Aim of the task —
The whole listing, exactly as given: write it out, leaving out each image.

----- Available records -----

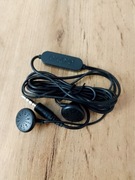 Słuchawki z mikrofonem Alcatel, przewodowe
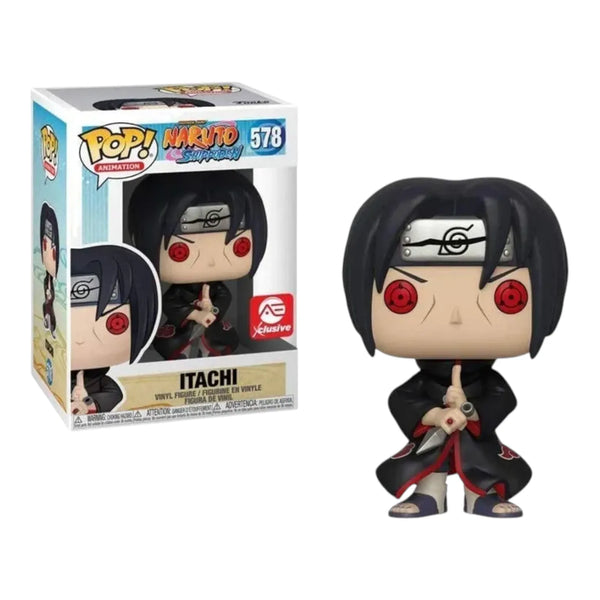 Funko Pop Naruto Shippuden Figurine Collection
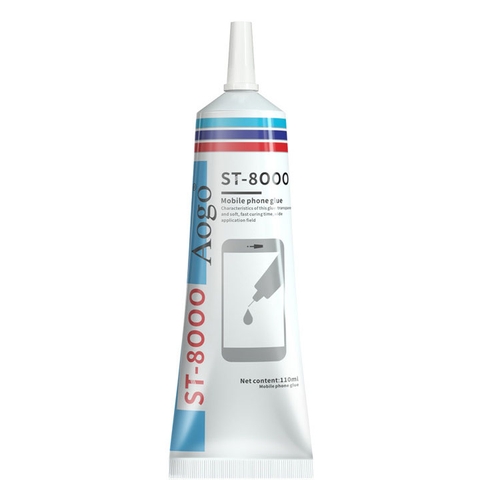 Keo Dán Aogo ST-8000 110ML - Keo Dán Màn Hình, Khung Viền Điện Thoại, Nhựa, Kim Loại, DIY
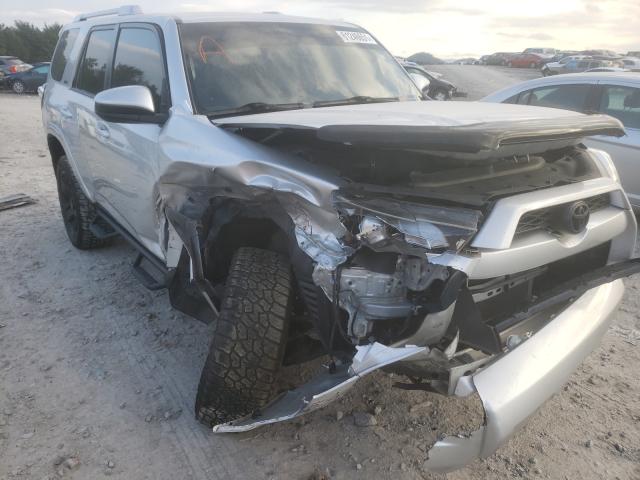 Toyota 4runner sr (2015)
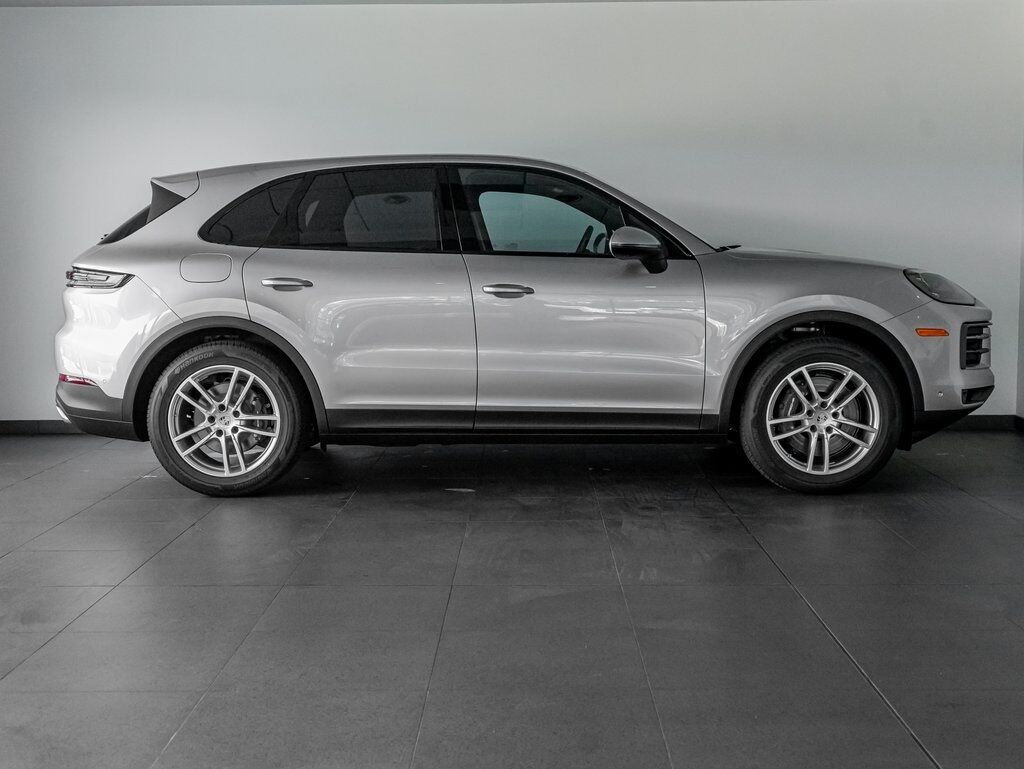 2025 Porsche Cayenne Colorado Springs CO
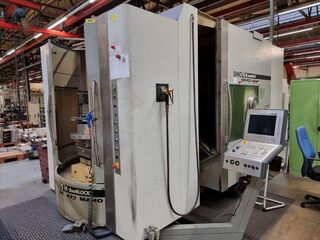 Fräsmaschine DMG DMC 70H duoBlock-0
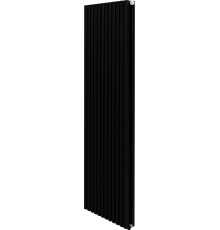 Радиатор стальной Royal Thermo Shift Q30 VC2180 12 секций, матовый черный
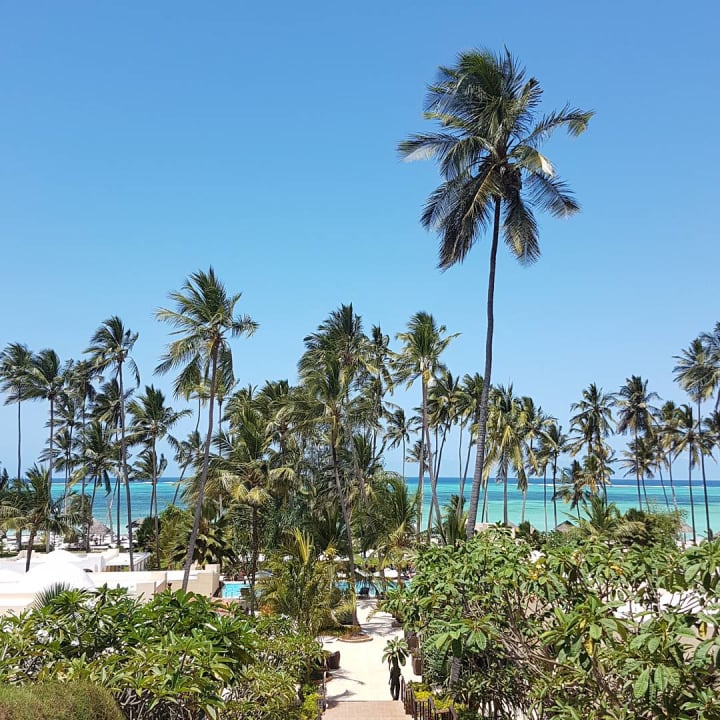 Gartenanlage TUI Blue Bahari Zanzibar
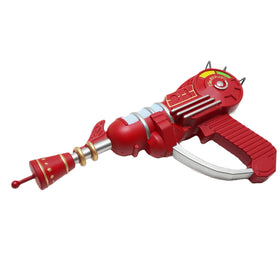 LALAPORT 16-inch foam ray gun for Halloween costumes and photo opportunities.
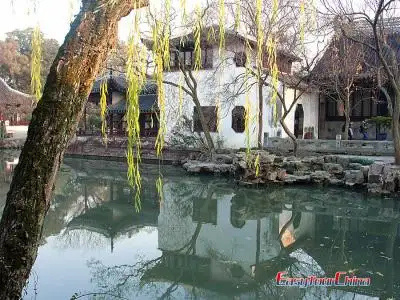 One day Suzhou Highlight Tour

-----

Result of this exercise —
 Słuchawki z mikrofonem Alcatel, przewodowe
 Funko Pop Naruto Shippuden Figurine Collection
 Keo Dán Aogo ST-8000 110ML - Keo Dán Màn Hình, Khung Viền Điện Thoại, Nhựa, Kim Loại, DIY
 Toyota 4runner sr (2015)
 2025 Porsche Cayenne Colorado Springs CO
 Fräsmaschine DMG DMC 70H duoBlock-0
 Радиатор стальной Royal Thermo Shift Q30 VC2180 12 секций, матовый черный
 Gartenanlage TUI Blue Bahari Zanzibar
 LALAPORT 16-inch foam ray gun for Halloween costumes and photo opportunities.
 One day Suzhou Highlight Tour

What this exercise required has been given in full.